My entire life, most of my learning came from outside the classroom. It takes a lot more work than people realize to teach yourself everything. I hardly absorb any information in class, therefore studying requires much more time for me. People are jealous that I have adderall, but all it does is even the playing field. I’m sure it gives hyponeurovocal people a strong advantage, however all it does is allow me to focus for more than 7 seconds without daydreaming about different scenarios in which I am saving my entire class from a masked gunman.

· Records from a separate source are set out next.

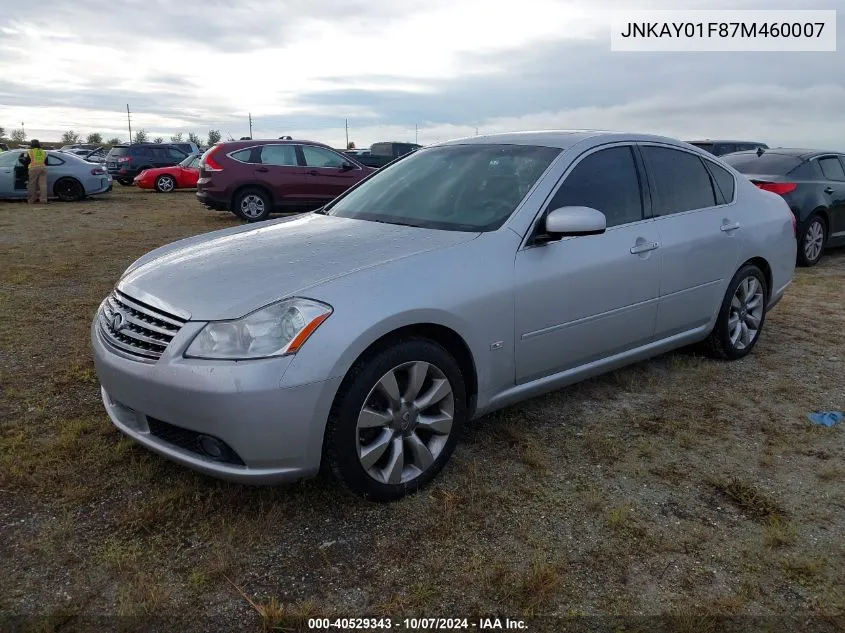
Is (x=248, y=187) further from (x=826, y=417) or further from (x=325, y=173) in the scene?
(x=826, y=417)

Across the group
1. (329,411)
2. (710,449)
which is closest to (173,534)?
(329,411)

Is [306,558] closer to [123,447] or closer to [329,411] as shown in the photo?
[329,411]

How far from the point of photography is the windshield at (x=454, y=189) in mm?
3566

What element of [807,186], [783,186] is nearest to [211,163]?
[783,186]

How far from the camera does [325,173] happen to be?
44.0 feet

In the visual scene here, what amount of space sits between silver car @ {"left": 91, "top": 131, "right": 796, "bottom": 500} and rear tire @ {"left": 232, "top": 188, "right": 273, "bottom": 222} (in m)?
9.07

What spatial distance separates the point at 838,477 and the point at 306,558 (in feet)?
8.09

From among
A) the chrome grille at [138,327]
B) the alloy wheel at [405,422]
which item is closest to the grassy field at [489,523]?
the alloy wheel at [405,422]

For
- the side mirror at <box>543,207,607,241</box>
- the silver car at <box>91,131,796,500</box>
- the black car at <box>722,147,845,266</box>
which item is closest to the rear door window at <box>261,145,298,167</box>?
the black car at <box>722,147,845,266</box>

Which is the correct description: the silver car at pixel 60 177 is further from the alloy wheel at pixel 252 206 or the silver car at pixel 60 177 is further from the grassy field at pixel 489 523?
the grassy field at pixel 489 523

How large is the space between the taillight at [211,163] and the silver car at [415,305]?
9.14 meters

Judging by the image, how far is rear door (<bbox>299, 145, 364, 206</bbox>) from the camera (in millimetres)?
13289

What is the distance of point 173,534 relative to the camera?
9.11 feet

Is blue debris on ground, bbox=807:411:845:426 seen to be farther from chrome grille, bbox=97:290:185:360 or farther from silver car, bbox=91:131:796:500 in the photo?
chrome grille, bbox=97:290:185:360
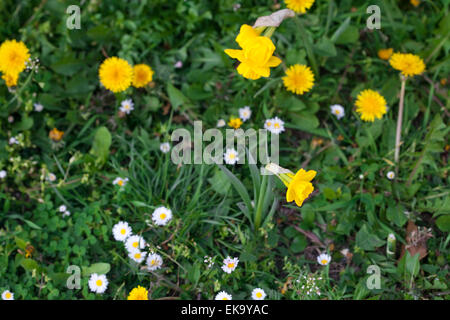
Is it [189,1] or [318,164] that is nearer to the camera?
[318,164]

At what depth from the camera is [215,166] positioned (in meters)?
2.10

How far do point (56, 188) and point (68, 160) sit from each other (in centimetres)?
20

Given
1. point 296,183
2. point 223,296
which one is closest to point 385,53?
point 296,183

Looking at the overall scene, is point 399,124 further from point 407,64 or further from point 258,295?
point 258,295

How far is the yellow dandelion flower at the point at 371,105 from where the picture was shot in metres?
2.13

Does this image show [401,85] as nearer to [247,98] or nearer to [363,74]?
[363,74]

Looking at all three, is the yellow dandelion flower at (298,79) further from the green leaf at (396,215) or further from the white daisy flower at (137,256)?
the white daisy flower at (137,256)

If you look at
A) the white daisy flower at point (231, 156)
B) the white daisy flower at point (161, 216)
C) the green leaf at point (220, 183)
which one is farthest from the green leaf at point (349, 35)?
the white daisy flower at point (161, 216)

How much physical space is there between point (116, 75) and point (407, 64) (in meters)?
1.48

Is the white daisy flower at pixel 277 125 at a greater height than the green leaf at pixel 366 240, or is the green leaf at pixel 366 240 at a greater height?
the white daisy flower at pixel 277 125

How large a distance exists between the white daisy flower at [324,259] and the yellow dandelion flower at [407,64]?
1.00 meters

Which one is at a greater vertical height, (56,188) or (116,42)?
(116,42)
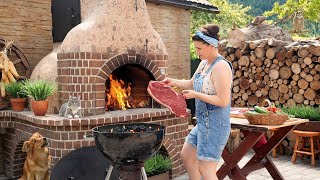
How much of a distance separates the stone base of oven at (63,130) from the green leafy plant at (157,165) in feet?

I am not sure if this is how everyone else with ADD operates, however I have a strong suspicion that their experience is very similar to mine. If that is the case, then this whole inner monologue news may be a helpful screening tool in diagnosing Attention Deficit Disorder. It is a wildly misdiagnosed/undiagnosed condition. So understanding exactly what is going on inside of people’s heads could lead to a more accurate way to treat the individuals with this problem while simultaneously avoiding overdiagnosing and over treating patients who do not fit the criteria. I would like to hear how other people with ADD relate to my experience.